Jess’s eyes lift to mine, holding for a beat longer than casual. “Do you talk with your parents much?”
I haven’t answered that question in a long time. There’s the summary I use with strangers, and then there’s the truth that lives under the roofline. I give her the latter because she’s the only one who’s asked like it matters what the beams are made of.
“Dad was noise,” I say. “Big laugh. Bigger opinions. He taught me how to measure twice and cut once, except he never measured. He could eyeball an angle within a degree.”
Her smile turns soft. “And your mom?”
“Quiet.” The word slots into a place in my chest I didn’t know was there. “Which made people assume she was soft. She wasn’t. She just didn’t waste words.”
The next words come rougher. “They were older when they had me. Dad’s heart gave out on the mountain.
One minute he was ahead of me, laughing about beating the storm—the next…
” I swallow. “He was just gone. Mom lasted longer. Cancer. Stubborn kind. She refused to sell the house. Said if the walls fell, she wanted to be there when they did.”
Jess’s fingers tighten around her mug. “I’m so sorry.”
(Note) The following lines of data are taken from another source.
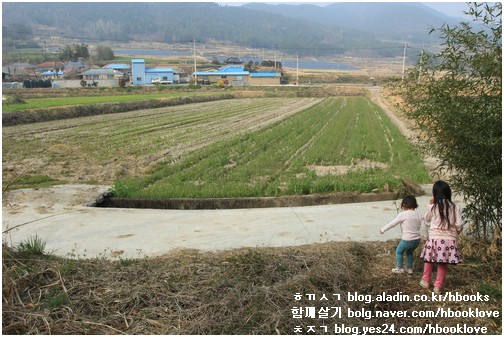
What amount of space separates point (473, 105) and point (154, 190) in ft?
21.6

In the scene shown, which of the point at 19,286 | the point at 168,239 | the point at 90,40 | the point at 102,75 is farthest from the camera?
the point at 90,40

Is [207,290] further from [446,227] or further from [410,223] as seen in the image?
[446,227]

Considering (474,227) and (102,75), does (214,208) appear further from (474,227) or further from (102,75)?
(102,75)

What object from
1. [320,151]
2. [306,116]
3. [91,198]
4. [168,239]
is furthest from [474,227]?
[306,116]

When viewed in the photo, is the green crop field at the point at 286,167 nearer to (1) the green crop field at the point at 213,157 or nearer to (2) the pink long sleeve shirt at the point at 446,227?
(1) the green crop field at the point at 213,157

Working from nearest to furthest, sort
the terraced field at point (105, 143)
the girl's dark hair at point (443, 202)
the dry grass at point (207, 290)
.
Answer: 1. the dry grass at point (207, 290)
2. the girl's dark hair at point (443, 202)
3. the terraced field at point (105, 143)

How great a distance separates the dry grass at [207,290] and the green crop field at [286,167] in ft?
8.47

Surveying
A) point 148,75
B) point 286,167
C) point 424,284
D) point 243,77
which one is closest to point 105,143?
point 286,167

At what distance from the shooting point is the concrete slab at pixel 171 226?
6547 millimetres

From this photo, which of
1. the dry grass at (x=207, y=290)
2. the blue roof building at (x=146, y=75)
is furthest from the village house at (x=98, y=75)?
the dry grass at (x=207, y=290)

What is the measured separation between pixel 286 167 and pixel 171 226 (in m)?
5.77

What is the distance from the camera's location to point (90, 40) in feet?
637

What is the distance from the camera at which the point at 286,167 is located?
12.8m

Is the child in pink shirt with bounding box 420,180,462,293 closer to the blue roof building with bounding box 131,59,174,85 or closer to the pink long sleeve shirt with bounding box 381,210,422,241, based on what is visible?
the pink long sleeve shirt with bounding box 381,210,422,241
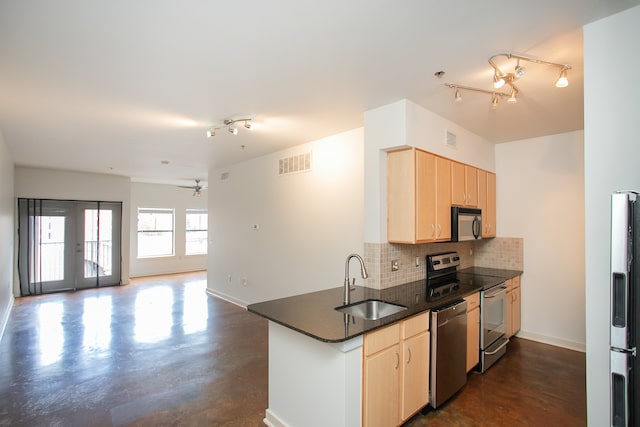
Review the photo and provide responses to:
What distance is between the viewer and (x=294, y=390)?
2.26 meters

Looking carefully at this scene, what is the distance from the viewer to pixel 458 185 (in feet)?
11.6

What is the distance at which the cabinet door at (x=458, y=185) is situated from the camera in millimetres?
3426

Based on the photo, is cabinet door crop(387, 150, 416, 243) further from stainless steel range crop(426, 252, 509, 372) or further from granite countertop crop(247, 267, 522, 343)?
stainless steel range crop(426, 252, 509, 372)

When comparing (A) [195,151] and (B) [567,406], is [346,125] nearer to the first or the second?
(A) [195,151]

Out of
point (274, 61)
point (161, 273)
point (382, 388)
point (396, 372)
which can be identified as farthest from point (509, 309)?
point (161, 273)

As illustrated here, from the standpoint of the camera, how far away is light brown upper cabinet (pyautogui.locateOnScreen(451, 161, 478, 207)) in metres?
3.45

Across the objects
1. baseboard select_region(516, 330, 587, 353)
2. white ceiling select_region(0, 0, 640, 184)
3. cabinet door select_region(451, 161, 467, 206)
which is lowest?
baseboard select_region(516, 330, 587, 353)

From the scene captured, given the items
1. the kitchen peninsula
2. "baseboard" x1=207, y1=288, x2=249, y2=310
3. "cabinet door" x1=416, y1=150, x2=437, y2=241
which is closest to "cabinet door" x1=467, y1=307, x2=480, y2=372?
the kitchen peninsula

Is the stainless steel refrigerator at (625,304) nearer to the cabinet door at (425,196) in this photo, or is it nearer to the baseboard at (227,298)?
the cabinet door at (425,196)

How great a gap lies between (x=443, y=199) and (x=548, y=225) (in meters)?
1.93

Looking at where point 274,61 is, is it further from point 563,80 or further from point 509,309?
point 509,309

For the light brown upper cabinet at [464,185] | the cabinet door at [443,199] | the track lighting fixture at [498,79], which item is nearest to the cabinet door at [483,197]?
the light brown upper cabinet at [464,185]

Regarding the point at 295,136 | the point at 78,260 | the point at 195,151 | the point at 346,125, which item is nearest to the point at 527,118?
the point at 346,125

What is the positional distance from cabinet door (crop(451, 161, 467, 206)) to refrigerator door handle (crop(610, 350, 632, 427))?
234cm
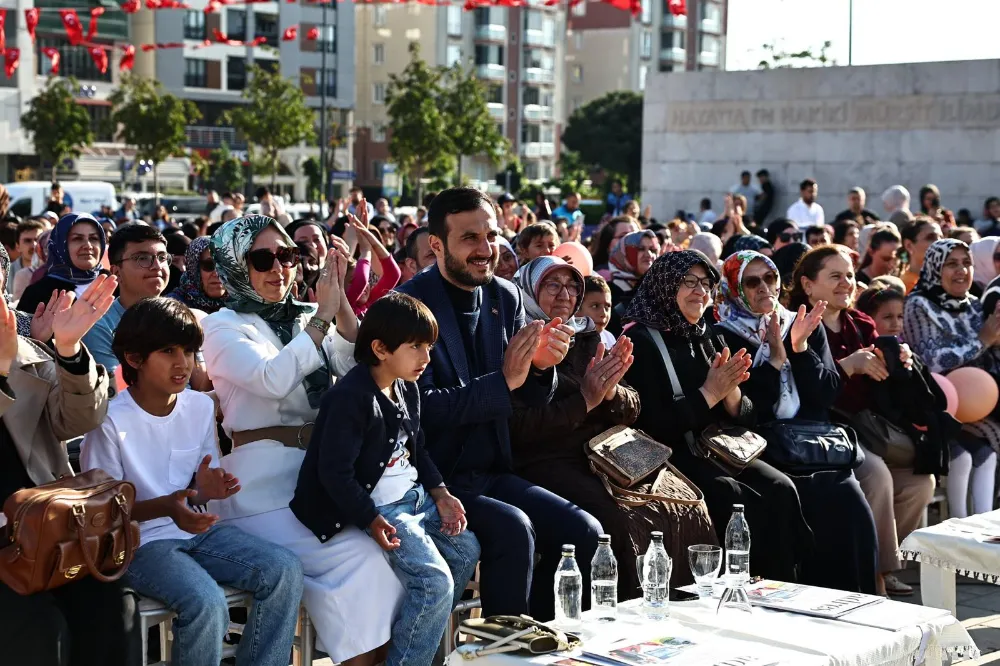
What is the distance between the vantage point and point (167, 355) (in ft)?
16.5

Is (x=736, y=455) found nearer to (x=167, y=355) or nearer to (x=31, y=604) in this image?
(x=167, y=355)

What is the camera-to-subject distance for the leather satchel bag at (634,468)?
244 inches

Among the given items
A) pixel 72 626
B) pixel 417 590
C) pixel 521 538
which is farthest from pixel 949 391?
pixel 72 626

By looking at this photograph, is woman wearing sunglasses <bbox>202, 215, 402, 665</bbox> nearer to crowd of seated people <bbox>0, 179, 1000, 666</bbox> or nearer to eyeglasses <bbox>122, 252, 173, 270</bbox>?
crowd of seated people <bbox>0, 179, 1000, 666</bbox>

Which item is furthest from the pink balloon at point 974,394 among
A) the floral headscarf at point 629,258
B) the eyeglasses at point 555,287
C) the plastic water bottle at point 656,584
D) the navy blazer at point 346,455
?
the navy blazer at point 346,455

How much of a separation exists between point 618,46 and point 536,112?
9793 mm

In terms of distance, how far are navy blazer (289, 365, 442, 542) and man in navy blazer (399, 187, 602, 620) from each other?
1.72ft

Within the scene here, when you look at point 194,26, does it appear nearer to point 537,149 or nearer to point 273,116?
point 273,116

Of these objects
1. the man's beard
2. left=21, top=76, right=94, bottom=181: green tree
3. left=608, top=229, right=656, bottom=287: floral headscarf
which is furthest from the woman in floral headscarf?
left=21, top=76, right=94, bottom=181: green tree

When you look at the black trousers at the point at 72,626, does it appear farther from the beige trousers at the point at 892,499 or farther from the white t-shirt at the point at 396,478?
the beige trousers at the point at 892,499

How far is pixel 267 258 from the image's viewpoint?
18.0 ft

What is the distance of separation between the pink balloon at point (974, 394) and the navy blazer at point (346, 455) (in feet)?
14.0

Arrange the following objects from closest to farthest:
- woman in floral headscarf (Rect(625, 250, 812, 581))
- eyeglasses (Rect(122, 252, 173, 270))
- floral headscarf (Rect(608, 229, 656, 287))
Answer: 1. eyeglasses (Rect(122, 252, 173, 270))
2. woman in floral headscarf (Rect(625, 250, 812, 581))
3. floral headscarf (Rect(608, 229, 656, 287))

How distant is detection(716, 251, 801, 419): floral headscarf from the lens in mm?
7262
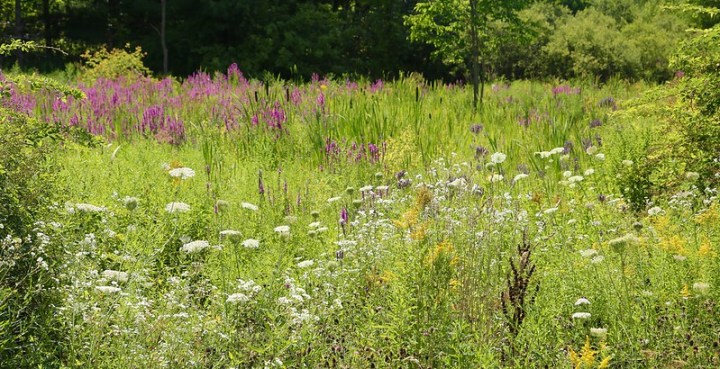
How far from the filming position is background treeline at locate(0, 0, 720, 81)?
25938 millimetres

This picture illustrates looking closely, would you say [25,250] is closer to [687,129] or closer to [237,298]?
[237,298]

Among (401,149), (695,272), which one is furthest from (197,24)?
(695,272)

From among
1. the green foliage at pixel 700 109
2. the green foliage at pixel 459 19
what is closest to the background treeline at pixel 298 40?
the green foliage at pixel 459 19

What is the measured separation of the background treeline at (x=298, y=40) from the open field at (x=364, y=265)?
747 inches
“I was in my twenties,” I say, watching the steam rise between us like smoke signals. “Arrogant enough to think I could engineer my way out of anything. Build the right ramp, find the right specialist, work harder than death could work.”
I leave the rest unsaid—that I’m still that arrogant bastard. The projects changed, but not the drive. I’ve already decided she’s not someone I’m going to lose.
“She thanked me, told me it was beautiful, and never used a single one. Died in the same chair she read to me in.”
“That’s kind of beautiful, though. That she got to leave on her own terms.”
I nod once. “Yeah. But when the house sold, I couldn’t go inside for the final inspection. Eli had to do it. Said the air felt… hollow. Like something was missing from the blueprints.”
I don’t tell her that I drove by the house three times before I could make myself leave. Or that I still have the key in my desk drawer, even though the locks have been changed.
Some structures you can’t let go of, even when they’re no longer yours.
“You don’t have to talk about this if—”
“I want to,” I say. “It’s been a while since I talked this much about them.”
The mist shifts. A gull calls somewhere out near the pier. Jess inches closer until her shoulder brushes mine under the blanket. No drama. Just contact.